Decoding MBTI Labels
MBTI is often labeled as 4 or 5 characters string:
1234 or another variant 1234-X
e.g. INTJ or INTJ-A
The fifth character X is A or T, a reflection of the individual’s response to stress
(A) Assertive - confident, more resistant to stress
(T) Turbulent - insecure, vulnerable to stress
In the main four characters, 1234
[1] is either Introverted (I) or Extroverted (E), this is the dominant function
The middle characters [2] and [3] are always one for Perception (either N for iNtuition, or S for sensing), and another character for Judging (T for Thinking, or F for feeling)
e.g. INTJ, the middle characters are NT, so Perception is iNtuition (N) and Judging is Thinking (T).
[4] the Extroverted function is revealed in the 4th character (this is an important step), either Judging (J) or Perceiving (P).
e.g. INTJ, J is extroverted, and INTJ, T is present in the middle 2 characters, no F. Hence Judging is Extroverted Thinking (Te). Because INTJ, the first character dominant, is Introverted (I), not extroverted, we know that Te has to be an auxiliary function.
Dominant:
Auxiliary: Te
Tertiary:
Inferior:
Once we know either one of the middle characters, like NT in INTJ, if judging is thinking (T), then N is perception = intuition. The auxiliary function has been identified as Te Judging; the remaining Perception has to be Introverted intuition (Ni).
Dominant: Ni
Auxiliary: Te
Tertiary:
Inferior:
From the dichotomy, we already learned that Inferior is the suppressed function from the most dominant function. The opposite of Ni in the quadrant is Se (Extroverted Sensing). So, INTJs are most fearful of using external-facing sensory input to perceive the world; it makes them the most uncomfortable.
Dominant: Ni
Auxiliary: Te
Tertiary:
Inferior: Se
The last piece of the cognitive function stack is Tertiary, the dichotomy of the auxiliary function. Opposite of Te is Fi in the judging quadrant.
Dominant: Ni
Auxiliary: Te
Tertiary: Fi
Inferior: Se
This is an example of how we define INTJ as Ni Te Fi Se sequence, the personality as the “Mastermind”. Now the descriptions we read about the 16 personalities are based on the stack. The key are dominant functions 1 to 3 (dominant → auxiliary → tertiary) and the suppressed (4) inferior function.

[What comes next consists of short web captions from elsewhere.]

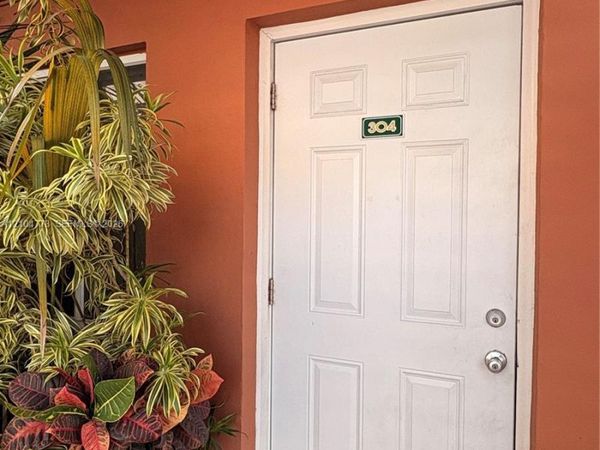 775 W 29th St , Unit 304, Hialeah, FL 33012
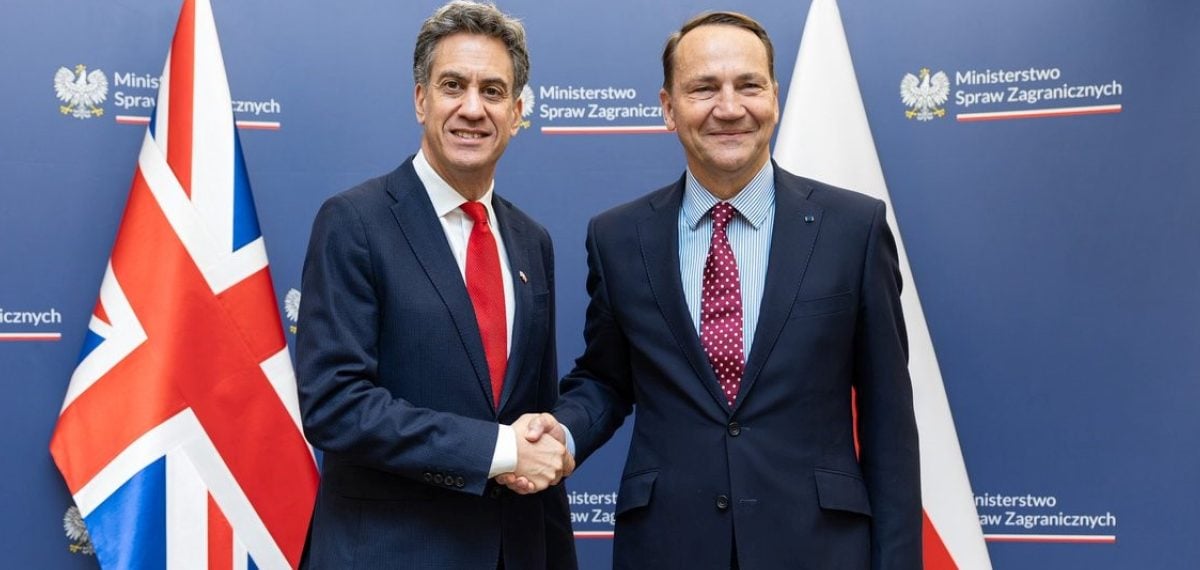 Sikorski ve Miliband’dan Ukrayna’ya devam eden destek taahhüdü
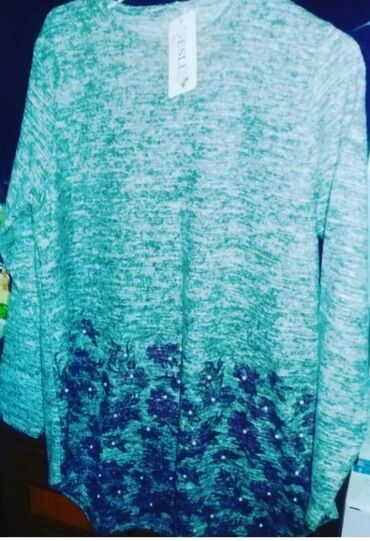 Dəstlər, kostyumlar: Gôy atlas kostyum 120 manata alinib 60 manata satilir. Cemi 1 defe — 27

If we do another example for ESFP:
Looking for (4th character) P, perceiving is either sensing (S) or iNtuition (N), so we find Se, and the 1st character is Extroverted, so Se is Dominant. The interior is the opposite of the dominant function, and we identify the inferior function as Ni. ESFP, the leftover of the middle 2 characters is F, then the auxiliary is Fi (cannot be Fe because we already applied extroverted as dominant). Tertiary is the opposite of auxiliary, hence it is Te.
Dominant: Se
Auxiliary: Fi
Tertiary: Te
Inferior: Ni
I find that understanding the coding is helpful in understanding the limitations of MBTI and its possible applications.
[image source: understanding MBTI]
We can view the grouping of 1234-X by the middle 2 characters; it forms the following quadrants:
[image source: Quora]
In short, I think the cognitive functions are more valuable than the 16 personality types in raising our awareness about individuals' different preferences when perceiving reality and making decisions.